En el teatro había una chica de mi colegio, una gringuita que me molestaba un montón. Una de esas chicas de apellido extranjero que suelen tener alta popularidad en los colegios de clase media en los que la mayor parte del salón son producto peruano. Lo último que supe de ella fue que dejo de estudiar derecho para estudiar artes escénicas. A mí me gusta el teatro, pero no me gusta la gente de artes escénicas, sobre todo la de mi universidad, me parece gente a la que le gusta llamar la atención de cualquier manera solo porque se sienten actores libres de este cruel mundo capitalista. No todos son así, tengo una amiga que si es una buena actriz, la admiro porque es muy trabajadora, y cuando estudiaba era sumamente responsable. Ella no es la artista bohemia que piensa que para ser algo en el medio tiene que meterse mil porros cada fin de semana y tirarse a un profesor, o un director.
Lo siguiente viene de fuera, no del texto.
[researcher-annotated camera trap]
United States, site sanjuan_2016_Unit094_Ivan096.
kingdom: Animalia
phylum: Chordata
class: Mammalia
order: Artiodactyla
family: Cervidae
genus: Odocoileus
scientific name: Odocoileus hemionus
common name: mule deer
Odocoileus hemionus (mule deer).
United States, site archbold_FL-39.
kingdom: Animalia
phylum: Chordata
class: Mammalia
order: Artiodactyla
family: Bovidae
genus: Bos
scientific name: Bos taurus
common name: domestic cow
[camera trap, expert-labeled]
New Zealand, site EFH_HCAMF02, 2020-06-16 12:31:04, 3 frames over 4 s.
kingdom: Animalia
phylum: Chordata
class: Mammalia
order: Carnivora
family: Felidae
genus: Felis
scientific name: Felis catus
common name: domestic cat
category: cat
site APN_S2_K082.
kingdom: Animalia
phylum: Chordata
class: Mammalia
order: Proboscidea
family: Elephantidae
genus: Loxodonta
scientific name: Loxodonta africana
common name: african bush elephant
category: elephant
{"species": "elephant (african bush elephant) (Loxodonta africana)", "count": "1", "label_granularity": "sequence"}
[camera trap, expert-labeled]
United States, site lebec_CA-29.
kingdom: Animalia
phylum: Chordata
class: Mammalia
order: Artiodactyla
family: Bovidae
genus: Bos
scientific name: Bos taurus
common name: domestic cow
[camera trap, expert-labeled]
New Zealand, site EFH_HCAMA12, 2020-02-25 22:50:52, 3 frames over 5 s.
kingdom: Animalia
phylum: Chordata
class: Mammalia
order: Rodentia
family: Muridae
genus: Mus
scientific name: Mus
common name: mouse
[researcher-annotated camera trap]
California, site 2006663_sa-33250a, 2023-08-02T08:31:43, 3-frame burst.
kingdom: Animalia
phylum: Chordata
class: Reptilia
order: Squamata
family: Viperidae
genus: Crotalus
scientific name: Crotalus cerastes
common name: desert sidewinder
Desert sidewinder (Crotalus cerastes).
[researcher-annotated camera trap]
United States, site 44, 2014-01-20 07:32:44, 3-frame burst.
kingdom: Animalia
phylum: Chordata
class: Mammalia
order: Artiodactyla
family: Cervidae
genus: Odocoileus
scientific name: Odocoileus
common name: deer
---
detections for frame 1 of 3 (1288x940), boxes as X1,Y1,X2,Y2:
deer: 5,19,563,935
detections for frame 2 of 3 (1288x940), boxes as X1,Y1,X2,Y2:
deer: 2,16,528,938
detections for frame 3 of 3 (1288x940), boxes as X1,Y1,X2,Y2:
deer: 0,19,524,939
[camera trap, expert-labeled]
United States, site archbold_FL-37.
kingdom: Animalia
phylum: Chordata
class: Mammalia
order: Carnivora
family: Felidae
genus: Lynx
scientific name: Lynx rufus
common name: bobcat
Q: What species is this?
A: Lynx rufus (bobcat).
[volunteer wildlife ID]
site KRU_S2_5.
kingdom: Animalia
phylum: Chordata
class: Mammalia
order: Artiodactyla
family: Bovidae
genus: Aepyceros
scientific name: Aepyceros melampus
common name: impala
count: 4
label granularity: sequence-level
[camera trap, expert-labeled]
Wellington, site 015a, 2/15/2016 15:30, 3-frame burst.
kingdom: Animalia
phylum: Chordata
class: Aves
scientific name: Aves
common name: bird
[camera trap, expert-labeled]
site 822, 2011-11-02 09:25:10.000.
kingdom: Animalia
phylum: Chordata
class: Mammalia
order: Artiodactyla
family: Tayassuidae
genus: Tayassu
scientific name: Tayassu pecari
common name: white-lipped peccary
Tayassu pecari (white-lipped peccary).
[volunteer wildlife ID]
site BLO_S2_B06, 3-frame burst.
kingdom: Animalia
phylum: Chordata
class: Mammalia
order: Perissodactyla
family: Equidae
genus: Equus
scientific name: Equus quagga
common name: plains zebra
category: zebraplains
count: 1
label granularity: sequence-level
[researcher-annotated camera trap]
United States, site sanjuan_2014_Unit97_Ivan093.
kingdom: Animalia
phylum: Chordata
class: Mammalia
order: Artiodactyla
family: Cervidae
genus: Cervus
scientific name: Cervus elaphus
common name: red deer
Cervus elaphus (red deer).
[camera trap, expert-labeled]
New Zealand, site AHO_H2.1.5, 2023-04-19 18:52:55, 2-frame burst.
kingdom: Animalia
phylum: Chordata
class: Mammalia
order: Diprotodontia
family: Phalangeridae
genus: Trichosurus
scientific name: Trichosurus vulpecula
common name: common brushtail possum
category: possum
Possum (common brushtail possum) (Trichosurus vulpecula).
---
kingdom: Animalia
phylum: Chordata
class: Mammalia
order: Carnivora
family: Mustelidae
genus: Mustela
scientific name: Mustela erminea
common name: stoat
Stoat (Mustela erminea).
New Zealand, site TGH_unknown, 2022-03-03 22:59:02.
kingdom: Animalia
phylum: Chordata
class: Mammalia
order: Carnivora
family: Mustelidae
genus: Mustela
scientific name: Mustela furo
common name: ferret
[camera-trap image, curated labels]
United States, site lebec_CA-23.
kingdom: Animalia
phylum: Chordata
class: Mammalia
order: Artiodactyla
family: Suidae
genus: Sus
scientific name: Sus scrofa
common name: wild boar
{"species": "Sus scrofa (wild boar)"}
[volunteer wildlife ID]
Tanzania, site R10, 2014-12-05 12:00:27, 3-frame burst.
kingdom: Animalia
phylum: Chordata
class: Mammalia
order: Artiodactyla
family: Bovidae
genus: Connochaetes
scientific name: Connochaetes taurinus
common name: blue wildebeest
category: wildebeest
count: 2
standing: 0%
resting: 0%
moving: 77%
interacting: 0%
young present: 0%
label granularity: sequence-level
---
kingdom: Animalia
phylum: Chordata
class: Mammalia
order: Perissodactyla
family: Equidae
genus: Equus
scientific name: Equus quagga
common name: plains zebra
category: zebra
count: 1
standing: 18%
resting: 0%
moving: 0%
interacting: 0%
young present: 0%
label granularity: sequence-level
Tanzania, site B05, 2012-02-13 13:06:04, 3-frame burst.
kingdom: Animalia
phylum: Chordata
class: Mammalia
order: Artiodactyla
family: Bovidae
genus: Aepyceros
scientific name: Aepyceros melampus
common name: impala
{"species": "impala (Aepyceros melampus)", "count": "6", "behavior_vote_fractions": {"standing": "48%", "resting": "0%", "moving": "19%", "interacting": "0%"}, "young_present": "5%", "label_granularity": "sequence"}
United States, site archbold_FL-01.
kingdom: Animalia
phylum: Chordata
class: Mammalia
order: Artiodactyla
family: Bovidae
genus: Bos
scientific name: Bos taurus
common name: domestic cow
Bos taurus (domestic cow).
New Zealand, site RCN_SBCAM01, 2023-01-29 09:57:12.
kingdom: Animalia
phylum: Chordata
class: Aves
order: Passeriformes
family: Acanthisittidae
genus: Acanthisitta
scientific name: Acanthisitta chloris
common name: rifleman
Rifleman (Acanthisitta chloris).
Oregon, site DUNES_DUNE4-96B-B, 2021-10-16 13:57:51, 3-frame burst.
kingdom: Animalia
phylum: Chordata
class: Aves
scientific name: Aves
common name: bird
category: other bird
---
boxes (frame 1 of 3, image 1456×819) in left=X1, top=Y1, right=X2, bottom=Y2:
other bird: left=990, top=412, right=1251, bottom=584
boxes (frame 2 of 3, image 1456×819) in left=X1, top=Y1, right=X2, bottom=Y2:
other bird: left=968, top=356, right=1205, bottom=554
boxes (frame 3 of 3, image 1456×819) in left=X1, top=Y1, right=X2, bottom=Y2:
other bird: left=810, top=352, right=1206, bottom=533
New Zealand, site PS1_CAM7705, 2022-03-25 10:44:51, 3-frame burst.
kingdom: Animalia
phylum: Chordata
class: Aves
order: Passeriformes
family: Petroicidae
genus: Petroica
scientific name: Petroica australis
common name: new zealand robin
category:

Algo que me molesta mucho del teatro peruano es el fuerte sesgo racial que hay en los actores, es tan exagerado que ya ni sé qué realidad representan, todos blancos de cabellos castaños, los veo y me siento un ente extraño, un extranjero en mi propio país. No sé si eso cambiará algún día, porque la gente de rasgos parecidos a los míos no suele gustar de este tipo de actividades, somos pocos los cholos que vamos al teatro, son más las señoras pitucas de cabellos teñidos de rubio. Me gustaría que ser cholo fuese un fenómeno más normal en las salas de teatro y que no hubiese ese ambiente de élite que puede ser tan desesperante. Es por los precios, lo sé. Y también es porque sigue habiendo una clara élite con ciertos rasgos definidos que puede pagar esos precios. A pesar de esto, no dejo de añorar el día en el que haya más mixtura en las salas de teatro, tanto en el escenario como en las butacas. Por el momento es difícil, la gente de mi raza suele ser muy maleducada y no sabe respetar las normas de convivencia más simples. Lo más probable es que contestarían el celular en media función y que dejarían tirado en el suelo envolturas de sus snacks favoritos.
Espero algún día poder escribir una obra yo, una obra que refleje lo que estoy viendo y sintiendo en estos momentos, una obra en la que la gente blanca se vea reflejada en su patetismo y sepan lo que se siente querer ser culto cuando todos te miran de pies a cabeza cuando tratas de frecuentar lugares donde se supone que se imparte cultura.